Recognizing the signs of depression can be difficult, but recognizing them in a teenager can be more complex. Foster begins her newest book introducing what depression is and outlines distinct types of depression one may encounter. Segueing from this, she narrows her focus onto teenage depression and the myriad issues that arise during these formidable years. Foster carefully considers more vulnerable teenage populations, such as disabled, LGBTQIA, and minority teens. She also highlights challenges and dangers teens face that lead to and amplify depression while directing our attention to hot topics like bullying, childhood traumas, and suicide. Throughout, she provides ample facts and statistics to support her work. And she finalizes beyond the scope of the book with methods of treatments and other resources for depressed teens.

It is clear that Foster understands the dynamics of teen depression. Thoroughly written in a matter-of-fact style and with clear language, she does not shy away from sensitive topics. While Foster’s book is a simplified one, she in no way conveys the significance of depression and the devastating effects on the teenage demographic any less than her counterparts.

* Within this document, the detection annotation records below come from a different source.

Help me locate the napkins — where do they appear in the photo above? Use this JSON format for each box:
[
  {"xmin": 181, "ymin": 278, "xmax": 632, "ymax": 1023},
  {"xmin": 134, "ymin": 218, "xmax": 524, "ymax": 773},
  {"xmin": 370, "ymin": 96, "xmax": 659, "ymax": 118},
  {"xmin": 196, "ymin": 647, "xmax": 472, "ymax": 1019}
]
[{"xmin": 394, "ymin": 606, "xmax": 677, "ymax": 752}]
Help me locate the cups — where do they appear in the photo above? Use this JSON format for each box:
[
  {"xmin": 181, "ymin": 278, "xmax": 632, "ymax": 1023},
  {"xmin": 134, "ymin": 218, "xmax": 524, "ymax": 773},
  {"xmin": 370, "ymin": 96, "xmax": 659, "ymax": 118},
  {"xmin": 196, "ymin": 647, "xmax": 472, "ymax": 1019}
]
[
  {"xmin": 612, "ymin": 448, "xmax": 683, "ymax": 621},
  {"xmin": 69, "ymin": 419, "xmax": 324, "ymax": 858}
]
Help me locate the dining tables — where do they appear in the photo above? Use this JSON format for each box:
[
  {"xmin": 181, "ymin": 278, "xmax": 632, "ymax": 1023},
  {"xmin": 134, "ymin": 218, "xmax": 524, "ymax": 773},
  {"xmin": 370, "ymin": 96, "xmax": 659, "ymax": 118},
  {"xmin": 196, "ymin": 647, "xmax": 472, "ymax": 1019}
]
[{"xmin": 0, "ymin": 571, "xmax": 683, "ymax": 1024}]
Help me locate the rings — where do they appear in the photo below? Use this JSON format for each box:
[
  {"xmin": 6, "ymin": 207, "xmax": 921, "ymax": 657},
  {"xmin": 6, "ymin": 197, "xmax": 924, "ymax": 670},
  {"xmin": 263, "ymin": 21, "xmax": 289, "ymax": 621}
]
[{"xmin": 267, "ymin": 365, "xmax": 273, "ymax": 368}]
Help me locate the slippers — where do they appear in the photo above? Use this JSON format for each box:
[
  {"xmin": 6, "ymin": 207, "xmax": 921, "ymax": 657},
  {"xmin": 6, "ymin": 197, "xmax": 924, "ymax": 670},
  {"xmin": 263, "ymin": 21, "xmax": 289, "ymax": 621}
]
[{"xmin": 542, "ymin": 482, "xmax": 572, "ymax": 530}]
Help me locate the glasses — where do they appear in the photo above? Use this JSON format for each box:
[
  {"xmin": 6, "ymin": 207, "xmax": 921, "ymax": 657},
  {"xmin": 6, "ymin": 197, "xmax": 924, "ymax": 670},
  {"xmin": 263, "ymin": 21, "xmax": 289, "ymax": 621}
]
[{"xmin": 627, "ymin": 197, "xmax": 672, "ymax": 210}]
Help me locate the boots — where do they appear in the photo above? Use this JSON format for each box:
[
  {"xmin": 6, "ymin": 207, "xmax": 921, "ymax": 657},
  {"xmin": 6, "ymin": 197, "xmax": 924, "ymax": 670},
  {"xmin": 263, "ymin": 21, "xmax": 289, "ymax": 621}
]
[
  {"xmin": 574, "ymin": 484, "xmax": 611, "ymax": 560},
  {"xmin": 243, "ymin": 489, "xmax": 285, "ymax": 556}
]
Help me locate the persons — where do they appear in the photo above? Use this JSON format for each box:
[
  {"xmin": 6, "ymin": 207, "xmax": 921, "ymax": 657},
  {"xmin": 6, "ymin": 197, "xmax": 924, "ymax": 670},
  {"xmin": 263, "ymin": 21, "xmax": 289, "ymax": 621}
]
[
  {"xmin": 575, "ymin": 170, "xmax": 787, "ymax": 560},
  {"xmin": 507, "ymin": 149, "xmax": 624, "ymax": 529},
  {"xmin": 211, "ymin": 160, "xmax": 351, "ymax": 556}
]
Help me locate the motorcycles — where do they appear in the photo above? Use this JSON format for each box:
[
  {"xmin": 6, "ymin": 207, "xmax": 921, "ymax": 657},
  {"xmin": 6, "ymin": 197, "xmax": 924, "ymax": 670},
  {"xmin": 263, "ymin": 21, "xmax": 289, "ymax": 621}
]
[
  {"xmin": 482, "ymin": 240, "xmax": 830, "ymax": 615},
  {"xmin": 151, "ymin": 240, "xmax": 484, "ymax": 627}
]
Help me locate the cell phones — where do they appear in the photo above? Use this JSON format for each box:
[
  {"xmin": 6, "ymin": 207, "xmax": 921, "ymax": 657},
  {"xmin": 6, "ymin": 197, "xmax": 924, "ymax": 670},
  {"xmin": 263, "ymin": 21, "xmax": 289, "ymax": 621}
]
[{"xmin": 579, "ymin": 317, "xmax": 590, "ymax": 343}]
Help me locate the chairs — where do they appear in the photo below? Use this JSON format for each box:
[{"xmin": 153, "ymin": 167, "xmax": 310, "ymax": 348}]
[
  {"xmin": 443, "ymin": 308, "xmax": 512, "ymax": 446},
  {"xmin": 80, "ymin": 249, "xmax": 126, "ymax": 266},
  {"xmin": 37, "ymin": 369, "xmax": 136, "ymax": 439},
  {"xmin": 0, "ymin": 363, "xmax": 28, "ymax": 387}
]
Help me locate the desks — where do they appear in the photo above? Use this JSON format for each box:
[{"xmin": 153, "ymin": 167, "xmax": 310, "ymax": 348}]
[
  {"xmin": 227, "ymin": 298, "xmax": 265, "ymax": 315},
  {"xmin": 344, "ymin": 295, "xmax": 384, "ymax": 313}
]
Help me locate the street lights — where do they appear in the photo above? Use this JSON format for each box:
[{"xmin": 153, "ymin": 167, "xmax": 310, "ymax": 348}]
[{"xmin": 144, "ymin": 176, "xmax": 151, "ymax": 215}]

She sets out to dispel the stigma of teens “just having a bad day” or facing normal teen pressure, thereby encouraging readers to help themselves and others recognize the serious signs of depression early on. Her research is plainly supported by facts on the scientific and social causes and effects of teen depression, demonstrating her expertise on this often misunderstood subject. One particularly nice touch is how Foster summarizes each chapter to highlight its crucial points for a quick, informal reading. She also reminds readers to seek medical advice when facing more consequential situations. This well-written reference book opens a serious and much-needed dialogue for both teens and parents.